* [Given problem]:
Write out every line of the entries below word for word, and leave the pictures out.

* [Source data]:
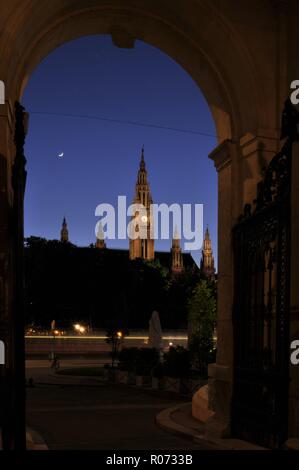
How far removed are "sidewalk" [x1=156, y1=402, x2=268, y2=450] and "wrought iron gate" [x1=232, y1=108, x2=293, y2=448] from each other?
6.7 inches

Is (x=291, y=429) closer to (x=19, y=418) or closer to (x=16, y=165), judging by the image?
(x=19, y=418)

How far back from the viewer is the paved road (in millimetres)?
7941

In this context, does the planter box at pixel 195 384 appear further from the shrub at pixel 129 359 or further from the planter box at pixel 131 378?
the shrub at pixel 129 359

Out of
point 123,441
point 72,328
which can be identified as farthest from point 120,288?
point 123,441

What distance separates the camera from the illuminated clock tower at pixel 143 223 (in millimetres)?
124375

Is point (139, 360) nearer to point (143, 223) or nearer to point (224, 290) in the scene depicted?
point (224, 290)

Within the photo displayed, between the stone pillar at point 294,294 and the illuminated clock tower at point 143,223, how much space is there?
4596 inches

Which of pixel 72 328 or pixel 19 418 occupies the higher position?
pixel 19 418

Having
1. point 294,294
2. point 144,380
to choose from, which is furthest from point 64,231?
point 294,294

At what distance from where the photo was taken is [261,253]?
7.07 metres

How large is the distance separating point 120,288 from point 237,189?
161ft

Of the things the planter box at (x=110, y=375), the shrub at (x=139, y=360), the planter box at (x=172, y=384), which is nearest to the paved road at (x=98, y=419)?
the planter box at (x=172, y=384)

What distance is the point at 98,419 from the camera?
11305 mm

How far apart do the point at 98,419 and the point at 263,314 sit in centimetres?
560
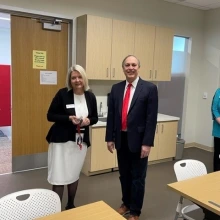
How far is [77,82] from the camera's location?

* [Response to the task]:
How far removed are "sidewalk" [x1=156, y1=402, x2=268, y2=450] and "wrought iron gate" [x1=232, y1=108, x2=293, y2=448] from each other?
6.7 inches

Is (x=291, y=429) closer to (x=19, y=418) or closer to (x=16, y=165), judging by the image?
(x=19, y=418)

How far back from the viewer is the paved road (in millimetres)?
7941

In this context, does the planter box at pixel 195 384 appear further from the shrub at pixel 129 359 or further from the planter box at pixel 131 378?
the shrub at pixel 129 359

Out of
point 123,441
point 72,328
which can be identified as farthest from point 120,288?
point 123,441

What distance separates the camera from the illuminated clock tower at pixel 143 223 (in millimetres)?
124375

Is point (139, 360) nearer to point (143, 223) or nearer to point (224, 290) in the scene depicted?
point (224, 290)

Within the photo displayed, between the stone pillar at point 294,294 and the illuminated clock tower at point 143,223, how much space is there?
4596 inches

Which of pixel 72 328 or pixel 19 418 occupies the higher position?
pixel 19 418

Having
1. point 294,294
2. point 144,380
to choose from, which is furthest from point 64,231?
point 294,294

At what distance from where the photo was taken is [261,253]?
7.07 metres

How large is the distance separating point 120,288 from point 237,189?
161ft

Of the things the planter box at (x=110, y=375), the shrub at (x=139, y=360), the planter box at (x=172, y=384), which is nearest to the paved road at (x=98, y=419)?
the planter box at (x=172, y=384)

What distance is the point at 98,419 from the camera?
11305 mm

How far apart do the point at 98,419 and the point at 263,314 sit in centimetres?
560
How far is [77,82] from the camera's location?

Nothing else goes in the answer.